* Brief
Go through the entries below and copy each line that holds the word "marking".

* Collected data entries
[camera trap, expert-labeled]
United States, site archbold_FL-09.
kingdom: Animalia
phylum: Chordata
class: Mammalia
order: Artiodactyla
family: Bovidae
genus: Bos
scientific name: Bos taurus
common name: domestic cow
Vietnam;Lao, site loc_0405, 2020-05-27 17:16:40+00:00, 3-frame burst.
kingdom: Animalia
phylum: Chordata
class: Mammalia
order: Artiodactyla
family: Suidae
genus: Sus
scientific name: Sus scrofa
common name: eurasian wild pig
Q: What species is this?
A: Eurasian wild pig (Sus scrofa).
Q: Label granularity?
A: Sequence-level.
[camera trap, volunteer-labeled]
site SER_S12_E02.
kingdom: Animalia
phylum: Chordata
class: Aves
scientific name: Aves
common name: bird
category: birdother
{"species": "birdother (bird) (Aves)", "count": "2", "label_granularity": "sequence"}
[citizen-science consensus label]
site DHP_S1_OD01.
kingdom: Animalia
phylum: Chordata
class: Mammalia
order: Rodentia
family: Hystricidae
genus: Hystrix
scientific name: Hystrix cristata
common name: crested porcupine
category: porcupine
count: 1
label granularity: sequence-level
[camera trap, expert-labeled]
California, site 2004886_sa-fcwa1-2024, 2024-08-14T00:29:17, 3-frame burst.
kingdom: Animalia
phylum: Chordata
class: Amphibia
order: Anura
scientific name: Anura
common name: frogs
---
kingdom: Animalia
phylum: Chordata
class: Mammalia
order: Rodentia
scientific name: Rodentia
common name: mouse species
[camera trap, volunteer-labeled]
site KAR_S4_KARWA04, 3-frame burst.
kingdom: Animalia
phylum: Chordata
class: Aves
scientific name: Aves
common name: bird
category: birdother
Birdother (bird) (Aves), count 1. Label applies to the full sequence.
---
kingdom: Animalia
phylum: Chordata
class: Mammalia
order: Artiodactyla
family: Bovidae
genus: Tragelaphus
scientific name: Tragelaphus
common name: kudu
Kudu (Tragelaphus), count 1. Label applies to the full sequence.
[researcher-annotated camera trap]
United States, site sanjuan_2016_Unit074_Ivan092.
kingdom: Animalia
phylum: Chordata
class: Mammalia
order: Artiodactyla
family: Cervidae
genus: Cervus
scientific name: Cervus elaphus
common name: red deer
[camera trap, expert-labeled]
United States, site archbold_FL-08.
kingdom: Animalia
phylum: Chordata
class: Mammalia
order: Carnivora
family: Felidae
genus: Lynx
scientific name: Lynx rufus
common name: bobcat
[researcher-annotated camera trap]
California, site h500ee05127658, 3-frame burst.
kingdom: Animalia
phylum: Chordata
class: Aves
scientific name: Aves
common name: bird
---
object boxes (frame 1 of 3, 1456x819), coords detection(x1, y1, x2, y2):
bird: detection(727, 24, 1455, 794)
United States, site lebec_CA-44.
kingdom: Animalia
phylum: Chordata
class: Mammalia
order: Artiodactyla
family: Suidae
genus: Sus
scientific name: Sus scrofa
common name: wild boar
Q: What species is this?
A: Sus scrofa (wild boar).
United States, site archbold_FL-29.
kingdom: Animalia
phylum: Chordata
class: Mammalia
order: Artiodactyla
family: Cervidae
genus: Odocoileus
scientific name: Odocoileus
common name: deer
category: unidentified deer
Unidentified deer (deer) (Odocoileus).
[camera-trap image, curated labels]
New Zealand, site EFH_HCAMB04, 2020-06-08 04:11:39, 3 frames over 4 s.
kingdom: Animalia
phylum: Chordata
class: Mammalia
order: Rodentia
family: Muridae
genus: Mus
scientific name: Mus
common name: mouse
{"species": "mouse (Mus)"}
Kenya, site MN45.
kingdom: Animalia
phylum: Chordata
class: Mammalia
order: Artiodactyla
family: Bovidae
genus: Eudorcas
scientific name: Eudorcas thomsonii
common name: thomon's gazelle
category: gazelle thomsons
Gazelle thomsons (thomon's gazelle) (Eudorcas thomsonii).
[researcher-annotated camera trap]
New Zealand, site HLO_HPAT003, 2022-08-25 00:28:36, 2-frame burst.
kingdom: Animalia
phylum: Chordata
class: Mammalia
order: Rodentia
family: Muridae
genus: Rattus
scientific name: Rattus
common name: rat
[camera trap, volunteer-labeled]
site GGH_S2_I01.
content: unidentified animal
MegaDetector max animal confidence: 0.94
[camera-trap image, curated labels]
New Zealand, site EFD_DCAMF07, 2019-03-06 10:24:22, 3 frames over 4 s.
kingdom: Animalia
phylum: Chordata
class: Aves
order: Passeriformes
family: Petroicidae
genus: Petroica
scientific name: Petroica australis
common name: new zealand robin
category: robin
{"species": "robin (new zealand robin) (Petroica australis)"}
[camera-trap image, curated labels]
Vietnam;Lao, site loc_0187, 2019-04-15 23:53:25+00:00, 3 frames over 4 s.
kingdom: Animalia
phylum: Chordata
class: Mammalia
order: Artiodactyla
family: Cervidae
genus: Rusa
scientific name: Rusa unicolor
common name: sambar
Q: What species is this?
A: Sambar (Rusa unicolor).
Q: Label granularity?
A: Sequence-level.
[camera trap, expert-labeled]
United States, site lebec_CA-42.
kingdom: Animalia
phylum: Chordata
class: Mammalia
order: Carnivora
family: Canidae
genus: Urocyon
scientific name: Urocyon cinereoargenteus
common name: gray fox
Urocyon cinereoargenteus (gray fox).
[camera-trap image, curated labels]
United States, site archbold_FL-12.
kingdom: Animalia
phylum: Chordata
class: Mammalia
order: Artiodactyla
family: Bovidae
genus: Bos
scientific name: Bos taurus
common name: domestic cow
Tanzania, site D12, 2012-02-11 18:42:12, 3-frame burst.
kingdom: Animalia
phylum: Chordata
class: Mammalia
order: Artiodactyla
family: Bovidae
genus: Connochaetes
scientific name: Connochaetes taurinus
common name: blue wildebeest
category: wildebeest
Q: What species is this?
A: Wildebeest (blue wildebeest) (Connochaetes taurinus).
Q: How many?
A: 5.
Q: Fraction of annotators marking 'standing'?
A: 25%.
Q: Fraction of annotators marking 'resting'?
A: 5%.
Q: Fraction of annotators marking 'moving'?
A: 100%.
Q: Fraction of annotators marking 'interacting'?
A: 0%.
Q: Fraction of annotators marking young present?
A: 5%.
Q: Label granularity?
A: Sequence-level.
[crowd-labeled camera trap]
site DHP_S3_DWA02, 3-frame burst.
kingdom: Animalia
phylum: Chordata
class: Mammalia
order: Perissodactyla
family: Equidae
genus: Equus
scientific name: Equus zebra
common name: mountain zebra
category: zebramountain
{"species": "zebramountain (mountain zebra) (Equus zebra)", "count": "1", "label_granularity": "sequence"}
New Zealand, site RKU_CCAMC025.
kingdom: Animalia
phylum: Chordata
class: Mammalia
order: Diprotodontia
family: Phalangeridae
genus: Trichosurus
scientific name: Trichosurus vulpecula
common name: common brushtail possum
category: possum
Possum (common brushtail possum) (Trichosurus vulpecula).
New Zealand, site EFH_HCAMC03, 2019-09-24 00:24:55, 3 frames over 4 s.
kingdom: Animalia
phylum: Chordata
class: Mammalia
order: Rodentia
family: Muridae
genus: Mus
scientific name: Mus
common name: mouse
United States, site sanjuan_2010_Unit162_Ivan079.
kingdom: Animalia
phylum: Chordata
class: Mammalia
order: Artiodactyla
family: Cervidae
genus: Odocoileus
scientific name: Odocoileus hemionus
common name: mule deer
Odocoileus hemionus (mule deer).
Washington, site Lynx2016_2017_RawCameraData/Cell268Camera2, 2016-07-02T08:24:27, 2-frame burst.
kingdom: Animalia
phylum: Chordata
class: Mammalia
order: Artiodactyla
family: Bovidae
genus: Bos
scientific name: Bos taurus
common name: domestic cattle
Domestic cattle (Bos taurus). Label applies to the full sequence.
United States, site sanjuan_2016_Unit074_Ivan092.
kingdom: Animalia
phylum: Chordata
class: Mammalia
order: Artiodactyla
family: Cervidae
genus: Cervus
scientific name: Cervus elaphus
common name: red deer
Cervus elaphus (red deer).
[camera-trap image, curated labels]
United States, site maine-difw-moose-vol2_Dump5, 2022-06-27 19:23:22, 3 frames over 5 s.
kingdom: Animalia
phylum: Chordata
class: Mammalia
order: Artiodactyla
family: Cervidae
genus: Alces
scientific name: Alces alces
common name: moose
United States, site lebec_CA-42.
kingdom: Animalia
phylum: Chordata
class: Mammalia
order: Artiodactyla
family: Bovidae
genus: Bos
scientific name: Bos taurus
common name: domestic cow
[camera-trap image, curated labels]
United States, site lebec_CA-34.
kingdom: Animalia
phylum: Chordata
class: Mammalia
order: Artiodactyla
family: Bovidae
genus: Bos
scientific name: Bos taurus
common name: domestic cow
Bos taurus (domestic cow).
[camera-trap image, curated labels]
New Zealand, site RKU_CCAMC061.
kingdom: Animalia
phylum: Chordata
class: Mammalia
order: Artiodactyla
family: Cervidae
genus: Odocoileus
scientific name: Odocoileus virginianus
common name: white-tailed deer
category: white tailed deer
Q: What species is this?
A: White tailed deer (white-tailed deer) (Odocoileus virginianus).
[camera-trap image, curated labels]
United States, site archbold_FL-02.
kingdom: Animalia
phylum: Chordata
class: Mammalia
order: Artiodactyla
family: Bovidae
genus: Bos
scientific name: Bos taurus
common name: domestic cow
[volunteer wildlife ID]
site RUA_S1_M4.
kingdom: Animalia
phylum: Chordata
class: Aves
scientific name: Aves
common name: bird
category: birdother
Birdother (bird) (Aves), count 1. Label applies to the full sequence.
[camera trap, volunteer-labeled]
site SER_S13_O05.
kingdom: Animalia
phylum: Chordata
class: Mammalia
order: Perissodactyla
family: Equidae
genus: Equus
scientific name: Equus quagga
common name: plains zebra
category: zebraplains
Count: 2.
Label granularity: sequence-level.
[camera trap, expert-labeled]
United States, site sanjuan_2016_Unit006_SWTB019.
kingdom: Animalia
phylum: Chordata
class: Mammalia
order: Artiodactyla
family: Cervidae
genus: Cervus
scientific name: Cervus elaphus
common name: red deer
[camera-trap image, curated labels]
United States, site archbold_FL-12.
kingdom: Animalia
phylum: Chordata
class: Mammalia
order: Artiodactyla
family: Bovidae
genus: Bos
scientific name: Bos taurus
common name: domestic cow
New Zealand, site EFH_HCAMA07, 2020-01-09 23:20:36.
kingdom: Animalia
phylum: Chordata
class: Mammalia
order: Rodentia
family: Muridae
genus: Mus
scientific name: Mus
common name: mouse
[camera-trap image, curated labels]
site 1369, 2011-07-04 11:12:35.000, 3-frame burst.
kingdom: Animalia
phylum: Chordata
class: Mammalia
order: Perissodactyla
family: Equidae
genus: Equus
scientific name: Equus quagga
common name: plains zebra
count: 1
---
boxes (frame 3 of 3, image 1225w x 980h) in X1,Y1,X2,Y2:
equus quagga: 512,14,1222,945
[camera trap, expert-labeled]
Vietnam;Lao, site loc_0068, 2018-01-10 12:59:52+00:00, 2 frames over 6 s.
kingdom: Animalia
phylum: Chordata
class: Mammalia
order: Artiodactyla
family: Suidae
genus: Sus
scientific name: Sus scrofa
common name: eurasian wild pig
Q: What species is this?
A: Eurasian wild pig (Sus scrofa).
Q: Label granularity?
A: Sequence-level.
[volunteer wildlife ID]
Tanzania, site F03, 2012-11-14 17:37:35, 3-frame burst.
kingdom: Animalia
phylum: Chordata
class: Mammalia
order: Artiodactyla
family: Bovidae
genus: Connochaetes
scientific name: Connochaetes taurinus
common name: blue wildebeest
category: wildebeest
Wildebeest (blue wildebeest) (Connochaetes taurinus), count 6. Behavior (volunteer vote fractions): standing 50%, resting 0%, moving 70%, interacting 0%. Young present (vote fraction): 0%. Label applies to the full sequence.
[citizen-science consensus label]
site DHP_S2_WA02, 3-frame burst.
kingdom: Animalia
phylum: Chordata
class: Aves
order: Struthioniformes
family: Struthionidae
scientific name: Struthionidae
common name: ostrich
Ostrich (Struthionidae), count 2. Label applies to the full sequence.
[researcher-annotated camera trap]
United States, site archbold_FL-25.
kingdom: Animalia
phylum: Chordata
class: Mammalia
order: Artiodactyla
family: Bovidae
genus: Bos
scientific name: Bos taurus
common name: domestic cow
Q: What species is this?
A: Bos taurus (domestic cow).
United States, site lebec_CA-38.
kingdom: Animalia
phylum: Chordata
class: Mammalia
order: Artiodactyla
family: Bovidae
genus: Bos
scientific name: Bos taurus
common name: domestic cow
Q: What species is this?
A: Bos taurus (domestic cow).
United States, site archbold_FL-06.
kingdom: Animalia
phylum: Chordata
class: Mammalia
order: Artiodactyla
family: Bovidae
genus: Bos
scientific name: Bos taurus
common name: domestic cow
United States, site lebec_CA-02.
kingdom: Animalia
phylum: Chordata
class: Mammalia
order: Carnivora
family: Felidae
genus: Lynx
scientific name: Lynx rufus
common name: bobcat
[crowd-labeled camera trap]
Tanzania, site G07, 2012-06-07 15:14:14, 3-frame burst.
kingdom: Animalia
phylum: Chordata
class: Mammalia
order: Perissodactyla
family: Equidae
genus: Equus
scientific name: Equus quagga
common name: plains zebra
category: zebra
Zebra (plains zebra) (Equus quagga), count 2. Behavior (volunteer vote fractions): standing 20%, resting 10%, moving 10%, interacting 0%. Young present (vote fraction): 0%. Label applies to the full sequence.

* Response to the task
Q: Fraction of annotators marking 'standing'?
Q: Fraction of annotators marking 'resting'?
Q: Fraction of annotators marking 'moving'?
Q: Fraction of annotators marking 'interacting'?
Q: Fraction of annotators marking young present?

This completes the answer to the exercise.